Not Pluto. (It's a picture of the sun I took with my iPhone. Don't worry, I didn't look.)

This afternoon I had a disturbing conversation with my 5-year-old.

“Mama.”

“Yo.”

“Neptune is da coldest planet.”

“Really? Are you sure about that?”

“Yeah.”

“Actually, I think Plu-Toe might be a little colder” I said, annunciating the word in case he’d never heard of it before. “Because it’s farther out.”

“Pluto’s not a planet, Mama” my son said, insulted.

“Says who?”

“My teacher.”

“Oh really?”

“Yeah!” my other kid, age 7, chimes in.

“And why is that?” I prod.

I want to know because I suspect they won’t be able to tell me.

And because I like to set traps, I mean, “segue into teachable moments”, for my kids.
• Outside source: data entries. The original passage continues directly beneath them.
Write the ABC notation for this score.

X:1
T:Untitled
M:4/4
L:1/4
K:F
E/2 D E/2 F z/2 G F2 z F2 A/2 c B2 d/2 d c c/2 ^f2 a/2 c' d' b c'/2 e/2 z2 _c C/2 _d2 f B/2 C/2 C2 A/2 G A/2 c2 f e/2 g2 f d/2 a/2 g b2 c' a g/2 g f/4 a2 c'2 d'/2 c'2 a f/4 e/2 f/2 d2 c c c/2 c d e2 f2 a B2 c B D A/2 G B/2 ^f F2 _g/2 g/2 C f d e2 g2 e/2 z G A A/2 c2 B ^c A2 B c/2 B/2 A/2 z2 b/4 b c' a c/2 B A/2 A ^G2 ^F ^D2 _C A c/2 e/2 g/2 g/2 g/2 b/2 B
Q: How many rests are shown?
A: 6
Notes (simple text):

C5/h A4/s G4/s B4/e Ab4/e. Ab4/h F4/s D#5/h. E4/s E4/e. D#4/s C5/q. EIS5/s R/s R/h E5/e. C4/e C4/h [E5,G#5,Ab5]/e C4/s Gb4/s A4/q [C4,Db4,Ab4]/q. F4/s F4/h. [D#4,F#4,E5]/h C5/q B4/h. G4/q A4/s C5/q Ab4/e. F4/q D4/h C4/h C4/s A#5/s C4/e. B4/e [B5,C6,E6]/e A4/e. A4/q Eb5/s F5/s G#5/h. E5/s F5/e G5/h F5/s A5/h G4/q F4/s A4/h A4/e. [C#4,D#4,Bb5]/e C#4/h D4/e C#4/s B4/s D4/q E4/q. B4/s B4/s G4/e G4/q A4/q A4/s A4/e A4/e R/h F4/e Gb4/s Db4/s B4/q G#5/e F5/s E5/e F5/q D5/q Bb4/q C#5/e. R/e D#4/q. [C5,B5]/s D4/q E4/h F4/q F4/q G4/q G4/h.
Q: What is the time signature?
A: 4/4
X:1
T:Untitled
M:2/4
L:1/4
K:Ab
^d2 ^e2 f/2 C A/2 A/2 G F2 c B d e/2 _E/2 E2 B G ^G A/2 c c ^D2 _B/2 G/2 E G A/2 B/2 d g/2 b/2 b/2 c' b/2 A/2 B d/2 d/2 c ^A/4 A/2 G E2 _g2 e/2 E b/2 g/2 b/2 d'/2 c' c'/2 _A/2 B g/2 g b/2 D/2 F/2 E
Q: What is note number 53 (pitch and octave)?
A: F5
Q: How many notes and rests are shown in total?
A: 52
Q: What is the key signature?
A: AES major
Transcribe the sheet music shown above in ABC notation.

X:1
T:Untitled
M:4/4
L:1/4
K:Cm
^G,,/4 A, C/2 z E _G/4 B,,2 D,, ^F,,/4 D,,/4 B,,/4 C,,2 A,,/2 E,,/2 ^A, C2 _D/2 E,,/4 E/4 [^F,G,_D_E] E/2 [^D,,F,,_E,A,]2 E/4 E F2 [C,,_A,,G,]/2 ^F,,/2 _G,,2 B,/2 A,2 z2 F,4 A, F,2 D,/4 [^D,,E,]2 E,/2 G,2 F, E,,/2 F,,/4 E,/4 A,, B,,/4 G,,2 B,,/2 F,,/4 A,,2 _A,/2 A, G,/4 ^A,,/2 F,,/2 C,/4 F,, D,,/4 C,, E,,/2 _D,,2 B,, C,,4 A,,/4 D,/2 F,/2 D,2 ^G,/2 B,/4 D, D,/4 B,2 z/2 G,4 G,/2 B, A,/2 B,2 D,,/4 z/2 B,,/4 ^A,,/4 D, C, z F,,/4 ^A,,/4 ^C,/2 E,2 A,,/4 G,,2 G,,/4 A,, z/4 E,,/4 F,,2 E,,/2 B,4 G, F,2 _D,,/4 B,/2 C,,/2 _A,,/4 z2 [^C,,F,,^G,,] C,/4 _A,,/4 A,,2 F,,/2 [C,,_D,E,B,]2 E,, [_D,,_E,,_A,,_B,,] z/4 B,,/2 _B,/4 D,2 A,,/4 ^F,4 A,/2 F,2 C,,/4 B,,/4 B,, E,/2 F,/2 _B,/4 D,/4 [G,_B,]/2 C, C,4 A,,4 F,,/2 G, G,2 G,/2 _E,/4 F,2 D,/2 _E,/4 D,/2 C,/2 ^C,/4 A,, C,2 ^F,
Also because I don’t know.

I mean, I heard about this Pluto business when it first went down, or was it in Earth Science? But somehow the reason for its expulsion from the planet club evaded me.

“Because its orbit is all wrong” the V-meister informs me matter-of-factly, like when she’s showing me how to use the TV remote. “Pluto is just another object in the Kuiper Belt.”

“You mean the Milky Way?”

“No, I mean the Kuiper Belt.”

“Well I’ll be darned. What else are they teaching you over at that school?”

“Nothing.”

 

I have to say Pluto’s demotion to space junk still rubs me the wrong way. Sure, it’s old news, but it stings.

Because one day as they’re beaming themselves there, my kids will say to each other using mental telepathy, “Can you believe Mom and Dad used to think this was a planet?” Then they will high five each other and explode into riotous laughter.

Now if you’ll excuse me, I must fetch my loincloth out of the dryer and put some more logs on the fire. If anyone needs me, I’ll be in my cave, drawing.